STATED PROBLEM: Copy out each of the entries below word for word, keeping every line unchanged.

[Lines of data]
▽

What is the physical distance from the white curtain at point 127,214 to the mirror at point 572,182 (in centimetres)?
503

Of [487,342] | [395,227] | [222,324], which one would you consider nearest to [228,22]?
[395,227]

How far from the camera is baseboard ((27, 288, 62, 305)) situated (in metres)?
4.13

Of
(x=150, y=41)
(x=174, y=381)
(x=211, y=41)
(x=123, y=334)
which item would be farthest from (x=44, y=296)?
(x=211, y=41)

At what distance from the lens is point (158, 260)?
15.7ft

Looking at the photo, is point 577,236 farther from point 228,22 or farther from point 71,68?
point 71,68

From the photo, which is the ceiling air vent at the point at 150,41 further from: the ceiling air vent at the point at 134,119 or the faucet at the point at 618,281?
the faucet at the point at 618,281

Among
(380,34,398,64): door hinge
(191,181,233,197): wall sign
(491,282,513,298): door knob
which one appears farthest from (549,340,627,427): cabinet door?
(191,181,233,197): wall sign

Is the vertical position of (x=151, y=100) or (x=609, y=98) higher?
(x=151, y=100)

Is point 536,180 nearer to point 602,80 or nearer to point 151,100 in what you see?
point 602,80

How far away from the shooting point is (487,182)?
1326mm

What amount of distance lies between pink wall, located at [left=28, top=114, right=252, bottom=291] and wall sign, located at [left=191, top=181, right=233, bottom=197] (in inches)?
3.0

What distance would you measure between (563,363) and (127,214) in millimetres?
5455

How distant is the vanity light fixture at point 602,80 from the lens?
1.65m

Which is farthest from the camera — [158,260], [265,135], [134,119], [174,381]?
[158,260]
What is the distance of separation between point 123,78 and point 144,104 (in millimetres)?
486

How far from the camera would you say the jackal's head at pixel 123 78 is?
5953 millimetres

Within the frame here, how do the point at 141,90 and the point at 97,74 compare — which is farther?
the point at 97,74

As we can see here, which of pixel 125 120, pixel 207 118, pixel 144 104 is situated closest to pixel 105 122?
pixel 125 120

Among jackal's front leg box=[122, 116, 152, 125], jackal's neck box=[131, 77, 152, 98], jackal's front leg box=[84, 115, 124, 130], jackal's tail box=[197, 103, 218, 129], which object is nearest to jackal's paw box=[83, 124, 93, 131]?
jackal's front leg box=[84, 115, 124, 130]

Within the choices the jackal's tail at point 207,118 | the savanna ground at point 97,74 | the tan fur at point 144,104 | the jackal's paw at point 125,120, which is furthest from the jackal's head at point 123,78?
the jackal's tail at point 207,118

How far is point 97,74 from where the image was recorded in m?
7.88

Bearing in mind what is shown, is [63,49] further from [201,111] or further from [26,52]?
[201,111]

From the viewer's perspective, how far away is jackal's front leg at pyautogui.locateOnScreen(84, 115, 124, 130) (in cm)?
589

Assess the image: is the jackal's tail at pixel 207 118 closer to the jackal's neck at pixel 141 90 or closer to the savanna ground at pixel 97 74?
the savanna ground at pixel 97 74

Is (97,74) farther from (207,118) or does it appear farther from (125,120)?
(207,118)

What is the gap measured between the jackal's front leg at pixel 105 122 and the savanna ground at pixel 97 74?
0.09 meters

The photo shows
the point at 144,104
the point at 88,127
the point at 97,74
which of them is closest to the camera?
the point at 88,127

△

SOLUTION:
What is the physical distance from the white curtain at point 127,214 to the mirror at point 572,182 (in centimetres)?
503

Of [487,342] | [395,227] | [222,324], which one would you consider nearest to [228,22]?
[395,227]

How far from the camera is baseboard ((27, 288, 62, 305)) situated (in metres)?
4.13

Of
(x=150, y=41)
(x=174, y=381)
(x=211, y=41)
(x=123, y=334)
which item would be farthest from (x=44, y=296)?
(x=211, y=41)

At what distance from the lens is point (158, 260)?
15.7ft

Looking at the photo, is point 577,236 farther from point 228,22 or farther from point 71,68?
point 71,68

From the photo, which is the ceiling air vent at the point at 150,41 further from: the ceiling air vent at the point at 134,119 or the faucet at the point at 618,281?
the faucet at the point at 618,281

Among
(380,34,398,64): door hinge
(191,181,233,197): wall sign
(491,282,513,298): door knob
which one appears farthest from (549,340,627,427): cabinet door?
(191,181,233,197): wall sign

Is the vertical position of (x=151, y=100) or (x=609, y=98) higher?
(x=151, y=100)

Is point 536,180 nearer to point 602,80 or nearer to point 151,100 in what you see?
point 602,80

How far away from the shooting point is (487,182)?
1326mm

What amount of distance lies between pink wall, located at [left=28, top=114, right=252, bottom=291] and wall sign, located at [left=191, top=181, right=233, bottom=197] (in inches)?
3.0

What distance would you measure between (563,363) and (127,214) in millimetres?
5455

How distant is the vanity light fixture at point 602,80 from the lens?
1.65m

Which is farthest from the camera — [158,260], [265,135], [134,119], [174,381]?
[158,260]
What is the distance of separation between point 123,78 and point 144,104 (in millimetres)?
486

How far from the camera would you say the jackal's head at pixel 123 78 is?
5953 millimetres

Within the frame here, how do the point at 141,90 and the point at 97,74 compare — which is farther?
the point at 97,74

As we can see here, which of pixel 125 120, pixel 207 118, pixel 144 104 is situated closest to pixel 105 122?
pixel 125 120

Among jackal's front leg box=[122, 116, 152, 125], jackal's neck box=[131, 77, 152, 98], jackal's front leg box=[84, 115, 124, 130], jackal's tail box=[197, 103, 218, 129], which object is nearest to jackal's paw box=[83, 124, 93, 131]?
jackal's front leg box=[84, 115, 124, 130]

Within the choices the jackal's tail at point 207,118 | the savanna ground at point 97,74 | the tan fur at point 144,104 | the jackal's paw at point 125,120, which is furthest from the jackal's head at point 123,78?
the jackal's tail at point 207,118

How far is point 97,74 from where the image was recorded in m?
7.88

Bearing in mind what is shown, is [63,49] further from [201,111] or further from [26,52]?
[201,111]

From the viewer's perspective, how far away is jackal's front leg at pyautogui.locateOnScreen(84, 115, 124, 130) (in cm)?
589

Assess the image: is the jackal's tail at pixel 207 118 closer to the jackal's neck at pixel 141 90 or closer to the savanna ground at pixel 97 74?
the savanna ground at pixel 97 74

Is (97,74) farther from (207,118) or does it appear farther from (125,120)?
(207,118)

What is the gap measured between the jackal's front leg at pixel 105 122 and the savanna ground at pixel 97 74?
0.09 meters

The photo shows
the point at 144,104
the point at 88,127
the point at 97,74
which of them is closest to the camera?
the point at 88,127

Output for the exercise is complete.